Summer reading is on the way again--we kick off on June 4 through the system, and on June 5, Cherry Hills will start off with a Beachless Beach Party, to celebrate this year's water-based theme, Make a Splash!
The children's program asks kids to set their own reading goals, while the adults and teens will count hours, but it's never a bad idea to set the goal--can you read an hour a day? Can you read that long book you've been meaning to get to?
Some of the ideas kids have had so far are great--they'll read a boxed set series that Grandma gave them, work their way through a shelf in their homes, read to younger siblings... you name it.
For myself, I'm going to get to know the Cherry Hills children's collection better by reading one book from each shelving section in children's fiction. To keep myself honest here, I'm going to be keeping my own blog of reviews, Barbara's Book Splash, starting in June.
Oh, but I'm a children's librarian--I'm expected to get all atwitter (or all aBlogspot, I guess) over Summer Reading... why should other adults do it?
Well, for one thing, just for the fun of it. It's a grand game to challenge yourself to do something you don't normally do, and you're likely to discover some good reads in the process.

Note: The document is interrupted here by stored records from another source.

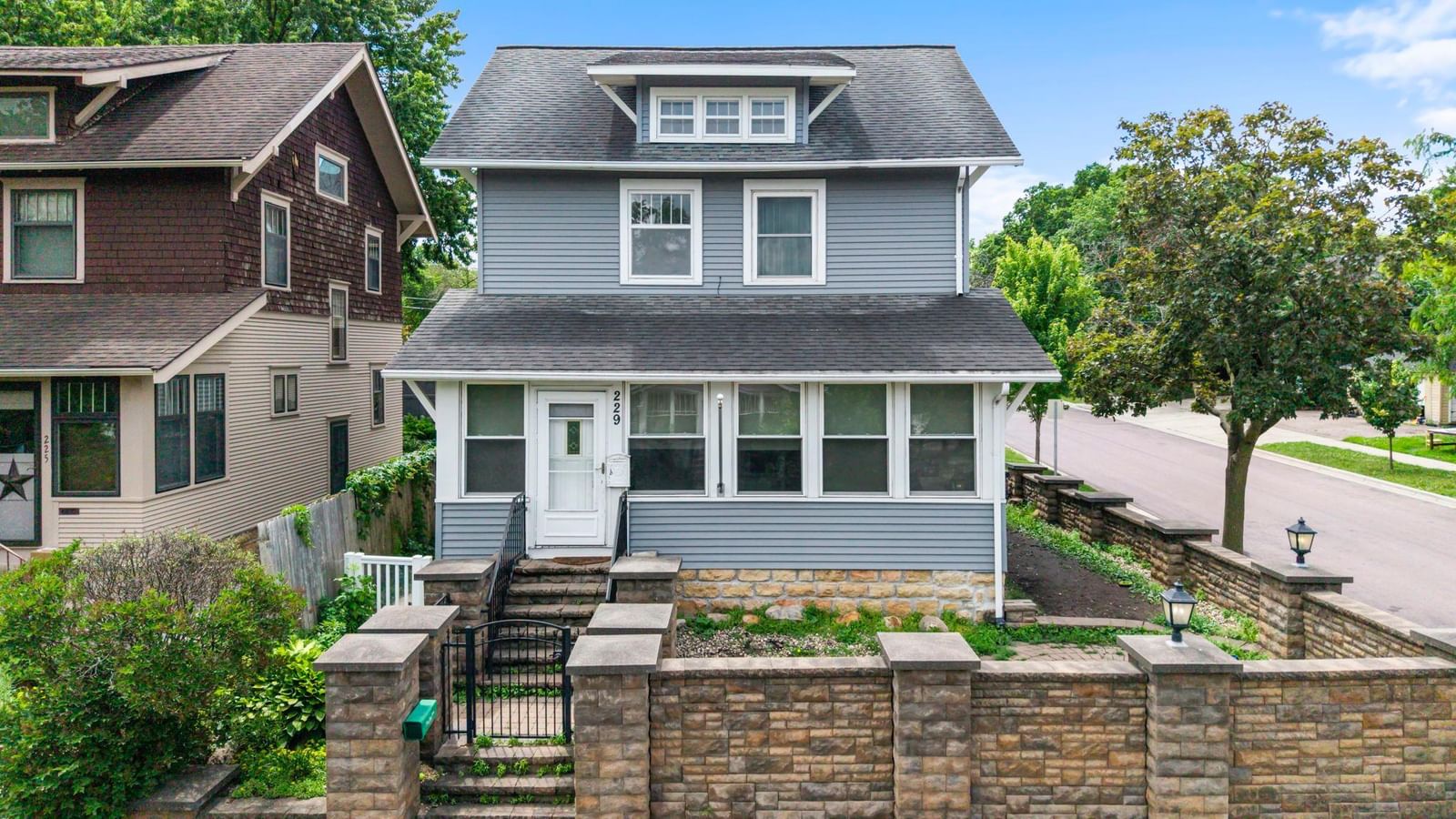 229 W Pleasant Street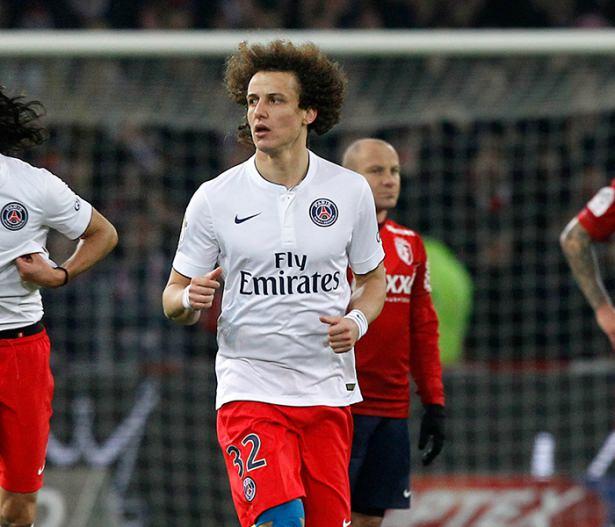 <p><strong>David Luiz</strong><br />
2014 yılının en pahalı transferleri listesinde 9. sırada David Luiz var.</p>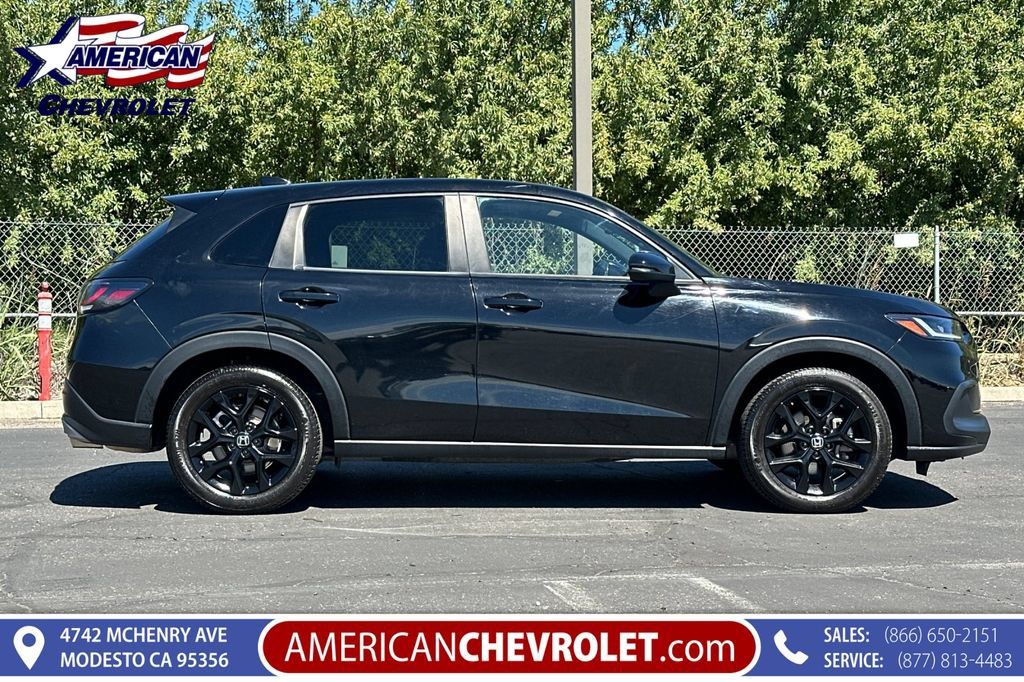 Used 2024 Honda HR-V Sport image 3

But what other reasons are there?
Probably, the most important for parents, in particular, is that modeling behavior is a huge predictor of imitation in children. You want your children to like reading? Let them see that you like reading, that you find it worth your time to curl up with a book and just enjoy it. Not because you have to, not because it's useful, not because it's "good for you," but because, of all the things out there to do, reading is one of the ones worth your free time. That's a powerful message. To this day, I recall one of the most pleasant days of my childhood--it was pouring outside, and my mother and I curled up at either end of the couch and read our books from lunchtime until it was dark and we both realized it was probably time for dinner. Reading was such a part of life that it never occurred to me that it was something one "had" to do.
But there are other reasons.
Carving out time to read is carving out time for yourself, away from the phone, the constant tug of texting and IMing and e-mailing, away from the mundane. Everyone needs that from time to time, and books are an amiable companion for it.
You never know when you'll find something new to pique your interest--sometimes, the paths to learning things are indirect. Read a novel, pick up a note of side interest to the author, follow it through some non-fiction and articles, and the next thing you know, you have a new passion. Not a bad way to spend an evening, as Professor Keating of Dead Poets Society would say.
Are you going to dip your toes in the ocean of books this summer? Dive in and swim in the cool, refreshing words? Come up with better water-based metaphors we can use for this program?
What's your reading goal for summer 2010?